Consignes de l'exercice:
- a) Expliquez, en une à trois phrases et d'après le texte d'étude, pourquoi la décision de lancer un « choc de compétitivité » a renforcé le caractère restrictif de la politique économique française.
- b) Recopiez fidèlement le passage du texte d'étude qui va de « Chômage : la » à « hausse de 10,8 %. ».

Texte d'étude:
-------
Chômage : la dangereuse politique du laisser-faire
27 décembre 2012 |
Les chiffres sont catastrophiques. Pour le dix-neuvième mois
consécutif, le nombre des demandeurs d’emplois a de nouveau progressé en
novembre. La hausse a touché précisément 29 300 personnes (+0,9 %), ce
qui porte le nombre des demandeurs d’emplois de la catégorie A,
c’est-à-dire la catégorie la plus restreinte, à 3 132 600 en France
métropolitaine. Sur un an, le nombre des demandeurs d’emplois a
progressé de 304 600, soit une hausse de 10,8 %.
Mais si on prend en compte le décompte le plus large, c’est-à-dire les catégories A, B, C, D et E, on parvient à des chiffres encore plus vertigineux. Le nombre des demandeurs d’emplois est dans ce cas passé de 4 819 300 en novembre 2011 à 5 241 900 en novembre 2012, ce qui correspond à une hausse annuelle de 422 600 personnes. Ce qui laisse sous-entendre que la pauvreté doit, elle-même, gagner actuellement beaucoup de terrain et pourrait franchir la barre des 10 millions de personnes dans le courant de l’année 2013. [...]
La politique économique d’ensemble du gouvernement est marquée par une forte austérité. Afin de ramener les déficits publics à 3 % du produit intérieur brut (PIB) dès 2013, le gouvernement a décidé de couper de manière énergique dans les dépenses publiques. Et la décision de mettre en chantier un « choc de compétitivité » en faveur des entreprises, pour un montant de 20 milliards d’euros, a renforcé encore davantage le caractère restrictif de la politique économique française puisqu’il faut, de ce fait, que le gouvernement trouve au total, près de 12 milliards d’euros d’économies par an pour atteindre son objectif d’équilibre des finances publiques d’ici la fin du quinquennat. Or chacun comprend bien les conséquences d’une telle politique : appliquer de l’austérité à une économie au bord de la récession ne peut que la fragiliser encore plus. [...]
Le gouvernement a construit tout son budget de 2013 sur une hypothèse de croissance de 0,8 %. Pour que cet objectif soit tenu, il faudrait donc que la croissance accélère brutalement et atteigne des chiffres de l’ordre de 0,8 % au troisième trimestre et de 1,2 % au quatrième trimestre. Ce qui est proprement impensable. Conséquence implacable : sur le front du chômage, la prévision présidentielle pêche, elle aussi, par optimisme. En bref, la politique d’austérité va forcément conduire à plus de chômage que prévu.
-------
Données présentées:

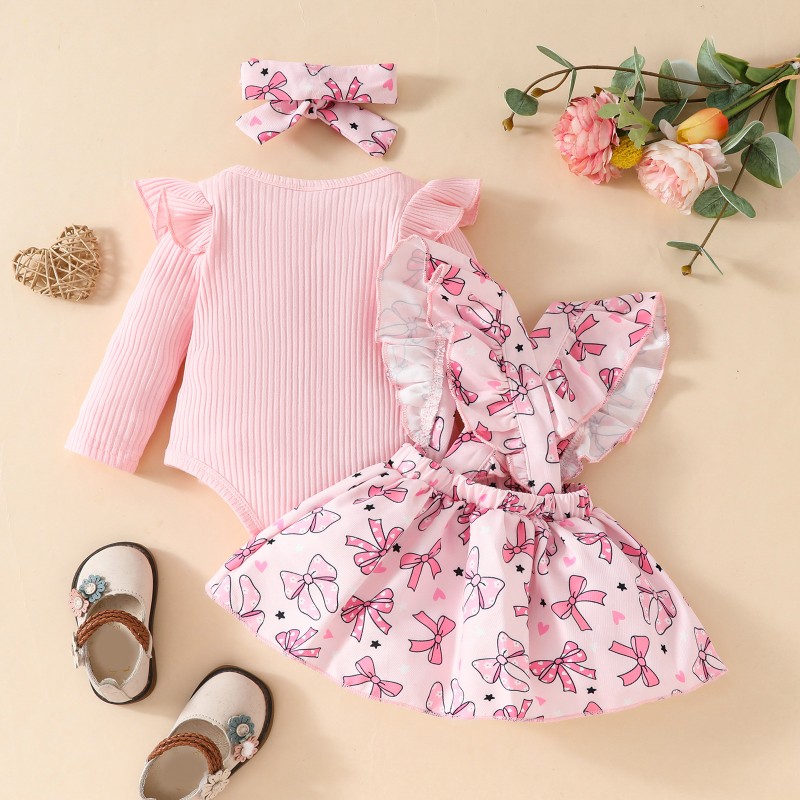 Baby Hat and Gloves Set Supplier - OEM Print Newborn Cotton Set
-------
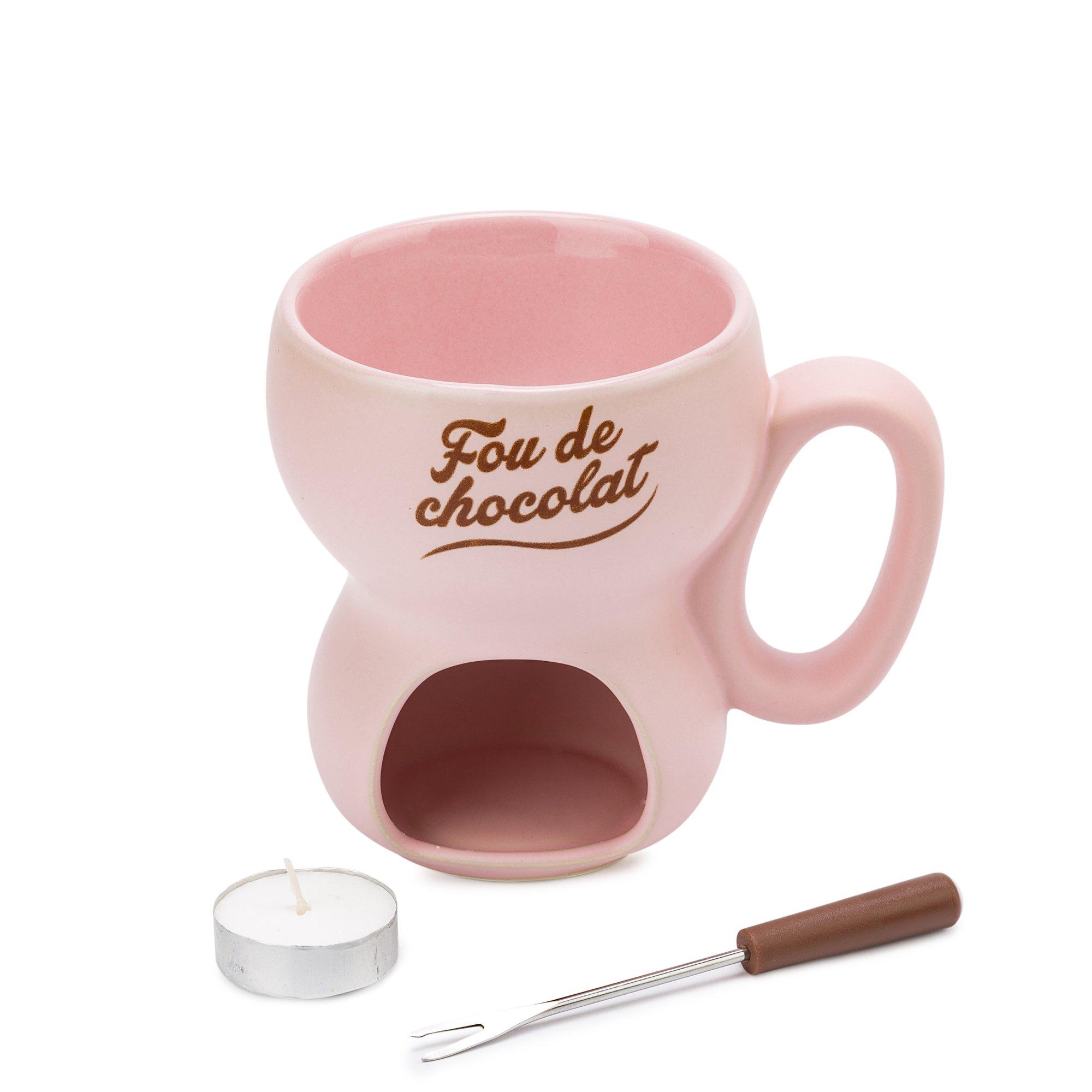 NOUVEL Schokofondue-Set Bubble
-------
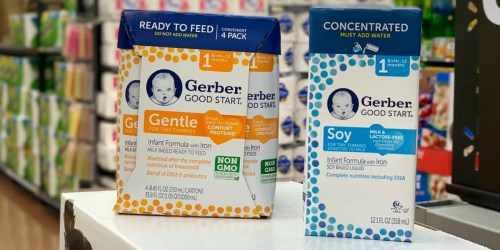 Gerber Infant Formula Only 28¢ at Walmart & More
-------
Réponses attendues:
- a) Ce « choc de compétitivité » en faveur des entreprises, d'un montant de 20 milliards d'euros, oblige le gouvernement à trouver au total près de 12 milliards d'euros d'économies par an. Ces économies sont nécessaires pour atteindre son objectif d'équilibre des finances publiques d'ici la fin du quinquennat.

- b)
Chômage : la dangereuse politique du laisser-faire
27 décembre 2012 |
Les chiffres sont catastrophiques. Pour le dix-neuvième mois
consécutif, le nombre des demandeurs d’emplois a de nouveau progressé en
novembre. La hausse a touché précisément 29 300 personnes (+0,9 %), ce
qui porte le nombre des demandeurs d’emplois de la catégorie A,
c’est-à-dire la catégorie la plus restreinte, à 3 132 600 en France
métropolitaine. Sur un an, le nombre des demandeurs d’emplois a
progressé de 304 600, soit une hausse de 10,8 %.